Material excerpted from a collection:
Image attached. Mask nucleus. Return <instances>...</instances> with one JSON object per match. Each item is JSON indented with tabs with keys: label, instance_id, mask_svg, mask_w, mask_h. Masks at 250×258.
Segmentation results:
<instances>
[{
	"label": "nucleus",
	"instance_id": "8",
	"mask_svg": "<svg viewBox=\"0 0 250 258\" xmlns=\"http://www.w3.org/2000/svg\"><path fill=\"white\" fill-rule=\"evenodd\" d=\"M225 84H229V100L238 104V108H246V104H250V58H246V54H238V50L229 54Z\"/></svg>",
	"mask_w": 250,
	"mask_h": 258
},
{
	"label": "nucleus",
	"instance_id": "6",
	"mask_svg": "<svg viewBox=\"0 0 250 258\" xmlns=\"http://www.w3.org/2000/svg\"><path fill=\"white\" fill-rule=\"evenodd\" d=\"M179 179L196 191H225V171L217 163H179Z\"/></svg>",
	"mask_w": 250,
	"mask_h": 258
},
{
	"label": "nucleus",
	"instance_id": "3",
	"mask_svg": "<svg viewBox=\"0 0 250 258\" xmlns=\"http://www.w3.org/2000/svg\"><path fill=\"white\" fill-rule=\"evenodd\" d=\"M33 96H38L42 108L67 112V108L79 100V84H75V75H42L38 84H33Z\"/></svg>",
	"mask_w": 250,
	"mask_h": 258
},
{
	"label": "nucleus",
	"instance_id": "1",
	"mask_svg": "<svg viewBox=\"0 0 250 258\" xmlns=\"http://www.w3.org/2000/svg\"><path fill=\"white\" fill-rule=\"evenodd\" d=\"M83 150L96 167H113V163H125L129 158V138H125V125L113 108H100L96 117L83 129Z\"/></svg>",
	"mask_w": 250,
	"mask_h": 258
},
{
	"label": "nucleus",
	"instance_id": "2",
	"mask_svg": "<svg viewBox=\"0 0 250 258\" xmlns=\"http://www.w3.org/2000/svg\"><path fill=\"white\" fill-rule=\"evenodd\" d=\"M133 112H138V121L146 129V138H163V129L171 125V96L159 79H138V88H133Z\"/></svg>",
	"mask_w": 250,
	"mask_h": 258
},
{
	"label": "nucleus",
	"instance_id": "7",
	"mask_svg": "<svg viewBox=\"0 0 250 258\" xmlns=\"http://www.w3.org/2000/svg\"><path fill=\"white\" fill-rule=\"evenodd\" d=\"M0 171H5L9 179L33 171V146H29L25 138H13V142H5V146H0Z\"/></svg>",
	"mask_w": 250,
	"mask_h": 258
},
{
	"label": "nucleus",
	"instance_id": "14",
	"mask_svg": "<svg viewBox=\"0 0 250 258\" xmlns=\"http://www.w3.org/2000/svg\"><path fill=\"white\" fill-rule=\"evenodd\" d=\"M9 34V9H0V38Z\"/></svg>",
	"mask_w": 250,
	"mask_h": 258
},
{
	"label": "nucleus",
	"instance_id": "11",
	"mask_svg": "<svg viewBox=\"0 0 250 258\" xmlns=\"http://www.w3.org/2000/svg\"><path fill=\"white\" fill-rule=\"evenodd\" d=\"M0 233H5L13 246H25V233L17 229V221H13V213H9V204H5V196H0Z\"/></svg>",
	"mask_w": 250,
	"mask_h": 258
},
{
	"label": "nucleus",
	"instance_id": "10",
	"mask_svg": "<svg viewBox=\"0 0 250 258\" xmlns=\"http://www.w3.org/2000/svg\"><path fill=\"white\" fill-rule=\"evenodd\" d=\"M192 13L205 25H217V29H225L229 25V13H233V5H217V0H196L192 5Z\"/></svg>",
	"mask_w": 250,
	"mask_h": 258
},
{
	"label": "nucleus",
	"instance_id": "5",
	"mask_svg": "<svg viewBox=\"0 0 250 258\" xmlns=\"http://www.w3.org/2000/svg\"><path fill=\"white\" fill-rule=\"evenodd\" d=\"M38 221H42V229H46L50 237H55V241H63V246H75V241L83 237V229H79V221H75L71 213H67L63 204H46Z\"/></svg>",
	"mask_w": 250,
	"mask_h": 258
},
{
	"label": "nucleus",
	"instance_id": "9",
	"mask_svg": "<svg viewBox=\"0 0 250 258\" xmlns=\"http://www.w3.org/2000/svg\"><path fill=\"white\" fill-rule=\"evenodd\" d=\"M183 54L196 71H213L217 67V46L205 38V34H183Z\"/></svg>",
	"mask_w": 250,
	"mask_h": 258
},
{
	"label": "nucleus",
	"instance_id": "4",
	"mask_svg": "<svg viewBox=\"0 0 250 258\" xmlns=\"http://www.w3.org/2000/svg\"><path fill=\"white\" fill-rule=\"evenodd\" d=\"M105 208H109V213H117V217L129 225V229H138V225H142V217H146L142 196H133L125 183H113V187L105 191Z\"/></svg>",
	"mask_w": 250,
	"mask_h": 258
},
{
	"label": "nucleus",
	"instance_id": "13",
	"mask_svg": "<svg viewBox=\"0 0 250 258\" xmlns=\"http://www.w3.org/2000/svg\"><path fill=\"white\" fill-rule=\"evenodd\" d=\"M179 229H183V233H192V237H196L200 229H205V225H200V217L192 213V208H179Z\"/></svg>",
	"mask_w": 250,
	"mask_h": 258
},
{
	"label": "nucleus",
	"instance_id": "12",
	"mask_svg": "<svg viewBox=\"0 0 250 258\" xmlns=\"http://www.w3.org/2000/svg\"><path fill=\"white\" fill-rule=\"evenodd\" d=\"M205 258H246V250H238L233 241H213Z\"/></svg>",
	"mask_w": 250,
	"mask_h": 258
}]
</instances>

→ **Goal of the exercise**:
Pull out each line of the material that contains the string "instances".

→ **Written solution**:
Image attached. Mask nucleus. Return <instances>...</instances> with one JSON object per match. Each item is JSON indented with tabs with keys: label, instance_id, mask_svg, mask_w, mask_h. Masks at 250×258.
<instances>
</instances>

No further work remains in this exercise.